━━━━━ Provided material
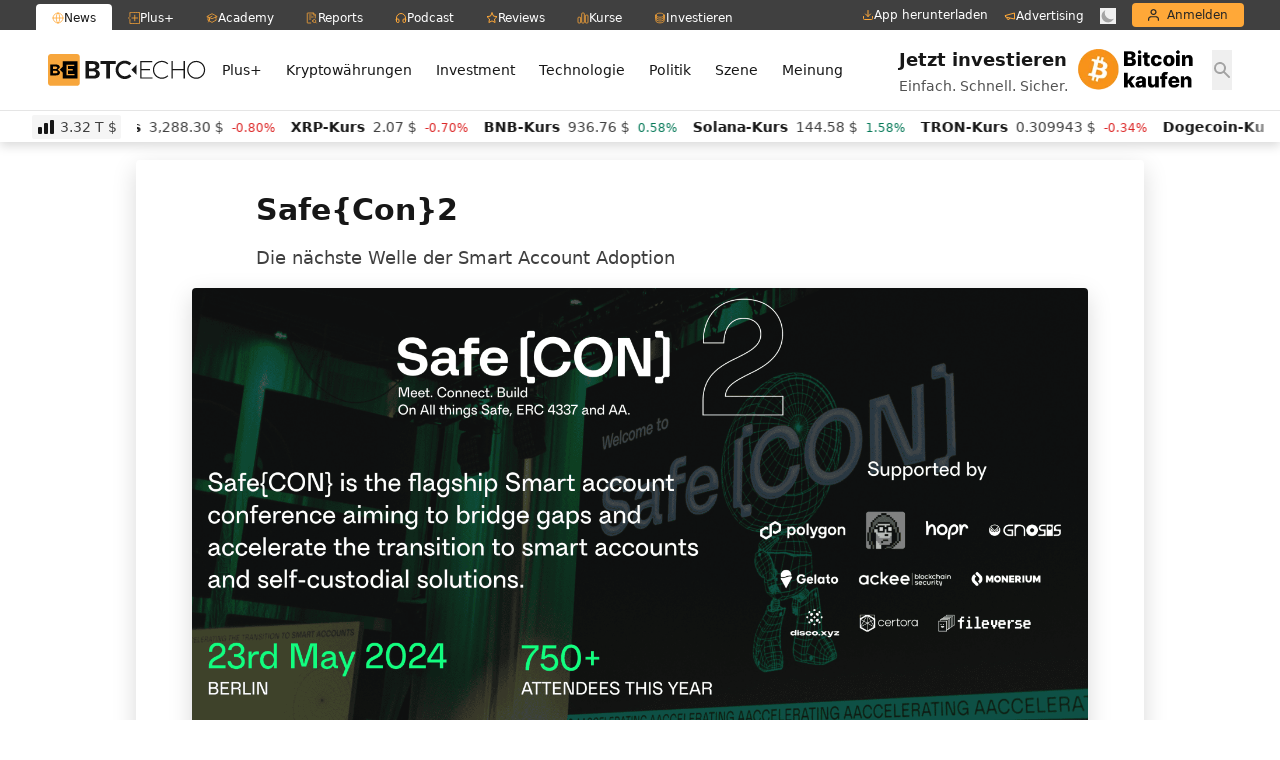

--- FILE ---
content_type: application/javascript; charset=UTF-8
request_url: https://www.btc-echo.de/wp-content/themes/btce30tw/js/theme.js
body_size: -25
content:
jQuery(document).ready(function ($) {

	// #BTCE-410: Anker Mediakit Formular
	jQuery('a[href^="#"]').on('click', function (e) {
		e.preventDefault();
		const target = this.hash;
		const $target = jQuery(target);
		const headerHeight = jQuery('header').outerHeight() || 0;
		const scrollOffset = 30;

		// In this case we only match the scrolling behavior for the mediakit anchor
		if ($target.length && target === '#mediakit') {
			e.stopImmediatePropagation();
		}

		if ($target.length) {
			jQuery('html, body').animate(
				{
					scrollTop: $target.offset().top - headerHeight - scrollOffset,
				},
				900,
				'swing',
				() => history.pushState(null, null, target)
			);
		}
	});

	$('.wp-block-yoast-faq-block').addClass('fcp-faq');
	$('.wp-block-yoast-faq-block .schema-faq-question').click(function () {
		$(this).parent().toggleClass('fcp-opened');
	});

	let mySwiper = new Swiper('.swiper', {
		loop: true,
		speed: 3000,
		autoplay: {
			delay: 0,
			disableOnInteraction: false,
		},
		slidesPerView: 'auto',
		spaceBetween: 16,
		freeMode: true,
		freeModeMomentum: false,
		breakpoints: {
			0: {
				slidesPerView: 'auto',
				spaceBetween: 16,
			},
		},
	});

	/** #BTCE-681: weitere Plus+ Artikel Sektion mobil als Slider darstellen */
	let newsSwiper = new Swiper('.news-swiper', {
		freeMode: true,
		cssMode: true,
		breakpoints: {
			0: {
				slidesPerView: 1,
				spaceBetween: 0,
			},
			375: {
				slidesPerView: 1.2,
				spaceBetween: 0,
			},
			640: {
				slidesPerView: 1.6,
				spaceBetween: 0,
			},
			768: {
				slidesPerView: 3,
				spaceBetween: 0,
			},
			1023: {
				slidesPerView: 3,
				spaceBetween: 0,
			}
		},
		mousewheel: true,
		navigation: {
			nextEl: ".swiper-button-next",
			prevEl: ".swiper-button-prev",
		},
		watchOverflow: true,
	});
});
━━━━━━━━━━
- _What needs to be done_
Transcribe the records above exactly, leaving out every picture.

- _Solved exercise_
--- FILE ---
content_type: application/javascript; charset=UTF-8
request_url: https://www.btc-echo.de/wp-content/themes/btce30tw/js/theme.js
body_size: -25
content:
jQuery(document).ready(function ($) {

	// #BTCE-410: Anker Mediakit Formular
	jQuery('a[href^="#"]').on('click', function (e) {
		e.preventDefault();
		const target = this.hash;
		const $target = jQuery(target);
		const headerHeight = jQuery('header').outerHeight() || 0;
		const scrollOffset = 30;

		// In this case we only match the scrolling behavior for the mediakit anchor
		if ($target.length && target === '#mediakit') {
			e.stopImmediatePropagation();
		}

		if ($target.length) {
			jQuery('html, body').animate(
				{
					scrollTop: $target.offset().top - headerHeight - scrollOffset,
				},
				900,
				'swing',
				() => history.pushState(null, null, target)
			);
		}
	});

	$('.wp-block-yoast-faq-block').addClass('fcp-faq');
	$('.wp-block-yoast-faq-block .schema-faq-question').click(function () {
		$(this).parent().toggleClass('fcp-opened');
	});

	let mySwiper = new Swiper('.swiper', {
		loop: true,
		speed: 3000,
		autoplay: {
			delay: 0,
			disableOnInteraction: false,
		},
		slidesPerView: 'auto',
		spaceBetween: 16,
		freeMode: true,
		freeModeMomentum: false,
		breakpoints: {
			0: {
				slidesPerView: 'auto',
				spaceBetween: 16,
			},
		},
	});

	/** #BTCE-681: weitere Plus+ Artikel Sektion mobil als Slider darstellen */
	let newsSwiper = new Swiper('.news-swiper', {
		freeMode: true,
		cssMode: true,
		breakpoints: {
			0: {
				slidesPerView: 1,
				spaceBetween: 0,
			},
			375: {
				slidesPerView: 1.2,
				spaceBetween: 0,
			},
			640: {
				slidesPerView: 1.6,
				spaceBetween: 0,
			},
			768: {
				slidesPerView: 3,
				spaceBetween: 0,
			},
			1023: {
				slidesPerView: 3,
				spaceBetween: 0,
			}
		},
		mousewheel: true,
		navigation: {
			nextEl: ".swiper-button-next",
			prevEl: ".swiper-button-prev",
		},
		watchOverflow: true,
	});
});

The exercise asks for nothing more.